Mais en 1997, son histoire dérape : un homme vient lui réclamer son identité, c'est le fils de M. H., et il décide de porter plainte. En avril 1998, M. Attoumani est arrêté, mis en examen et écroué. En prison, il ne peut se soumettre au régime alimentaire qui lui est prescrit et son état de santé se dégrade.
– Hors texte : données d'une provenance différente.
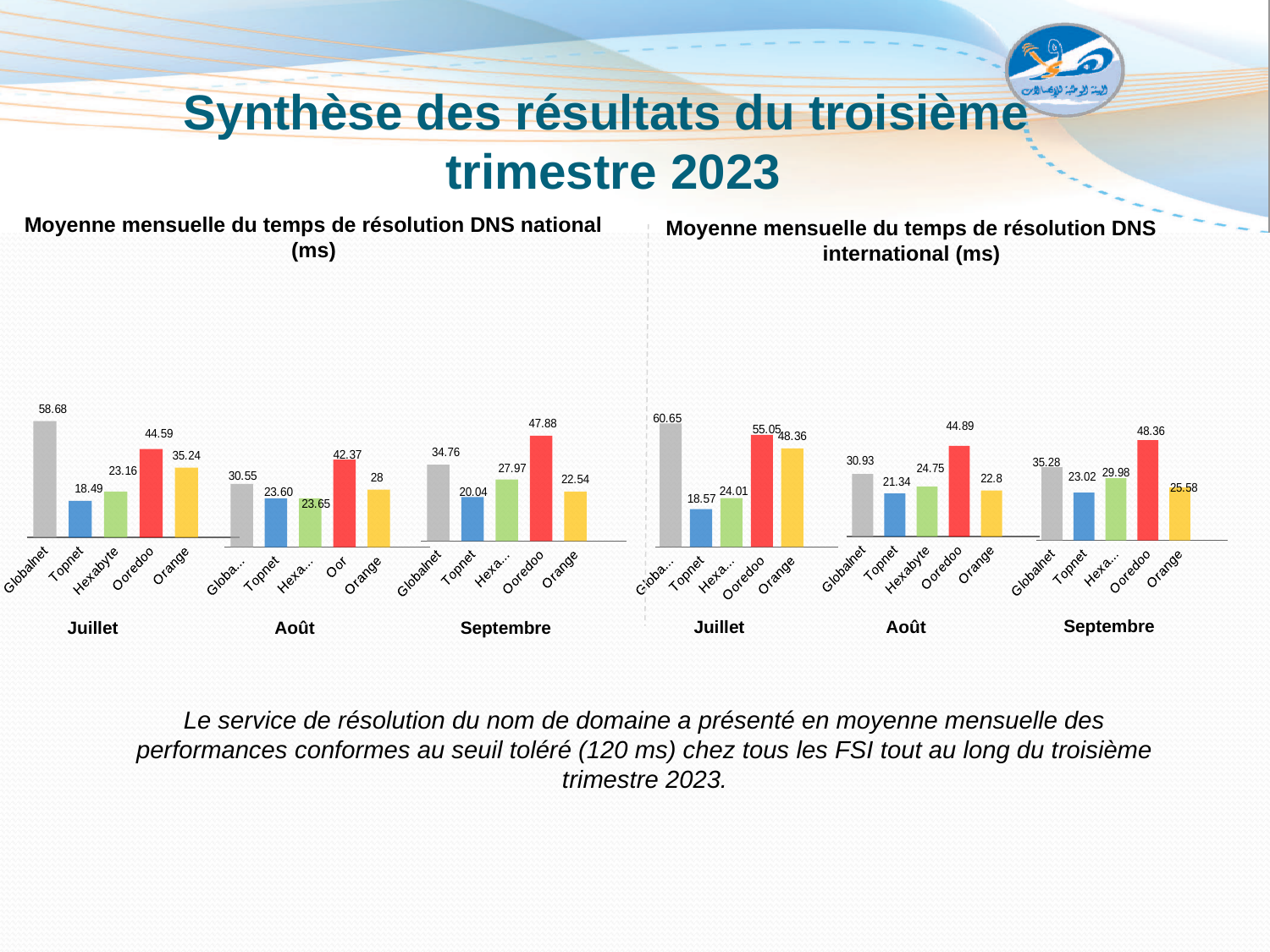
In the 'Moyenne mensuelle du temps de résolution DNS international (ms)' chart, what is the value for Orange in Août? 22.8 In the 'Moyenne mensuelle du temps de résolution DNS national (ms)' chart, what is the value for Ooredoo in Septembre? 47.88 In the 'Moyenne mensuelle du temps de résolution DNS national (ms)' chart, which provider has the lowest value in Juillet? Topnet In the 'Moyenne mensuelle du temps de résolution DNS national (ms)' chart, what is the value for Globalnet in Juillet? 58.68 In the 'Moyenne mensuelle du temps de résolution DNS international (ms)' chart, what is the difference between Ooredoo and Topnet in Septembre? 25.34 In the 'Moyenne mensuelle du temps de résolution DNS national (ms)' chart, what is the difference between Globalnet and Topnet in Juillet? 40.19 In the 'Moyenne mensuelle du temps de résolution DNS national (ms)' chart, which provider has the highest value in Septembre? Ooredoo In the 'Moyenne mensuelle du temps de résolution DNS international (ms)' chart, is the value for Ooredoo or Orange larger in Septembre? Ooredoo In the 'Moyenne mensuelle du temps de résolution DNS international (ms)' chart, how many months are shown along the x axis? 3 In the 'Moyenne mensuelle du temps de résolution DNS international (ms)' chart, what is the value for Globalnet in Juillet? 60.65 In the 'Moyenne mensuelle du temps de résolution DNS international (ms)' chart, which provider has the highest value in Août? Ooredoo In the 'Moyenne mensuelle du temps de résolution DNS national (ms)' chart, what type of chart is shown? Bar chart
Le 31 août et le 21 septembre 1998, il subit deux interventions chirurgicales, puis une troisième en 1999. Ses médecins sont contraints de lui poser une prothèse, qui sera changée trois fois.

 

Le 26 janvier 2001, le juge d'instruction le renvoie devant le tribunal correctionnel de Lyon pour "délits d'entrée ou de séjour irrégulier; faux et usage de faux documents délivrés par une administration publique aux fins de constater un droit, une identité ou une qualité ou d'accorder une autorisation de séjour ; escroqueries commises au préjudice de la caisse d'allocations familiales de Lyon et des Assedic et de prise de nom d'un tiers". Devant le tribunal de grande instance de Lyon, il explique qu'il "n'est pas un voyou" et qu'il "a commis cette faute pour une question de survie". Les juges de première instance, sensibles à la gravité de son état de santé, l'ont condamné le 13 mars 2002 à une peine couvrant sa période de détention provisoire : douze mois d'emprisonnement dont six mois avec sursis.

 

TRAITEMENT À VIE

 

Entretemps, son avocat, Me Bernard Mompoint, a obtenu du tribunal administratif la condamnation de la préfecture du Rhône qui lui avait refusé un titre de séjour au titre de l'article 12 bis de l'ordonnance de 1945, accordant de plein droit un titre de séjour temporaire "vie privée et familiale" aux étrangers dont l'état de santé nécessite une prise en charge médicale qui ne peut être assurée dans leur pays. Le 8 novembre 2000, le tribunal administratif de Lyon avait enjoint la préfecture de lui délivrer un titre de séjour. A sa sortie de prison, M. Attoumani bénéficie enfin de papiers en règle avec droit au travail.

 

Mais le parquet de Lyon a décidé de faire appel du jugement du tribunal correctionnel. Lors de l'audience devant la cour d'appel, le 8 octobre, l'avocat général a requis une peine d'emprisonnement de deux ans et une interdiction du territoire de cinq ans, malgré les attestations des médecins des hôpitaux de Lyon certifiant que M. Attoumani "doit être traité à vie par un traitement substitutif d'extrait pancréatique coûteux à base de créon et faire l'objet d'une surveillance médicale et biologique régulière dans un centre hospitalier universitaire".

 

Très réservés sur leur pronostic, ses médecins ont diagnostiqué il y a quelques semaines une nouvelle affection, touchant la prostate. La cour d'appel de Lyon doit rendre son arrêt le 17 décembre. M. Attoumani craint d'être "condamné à mort".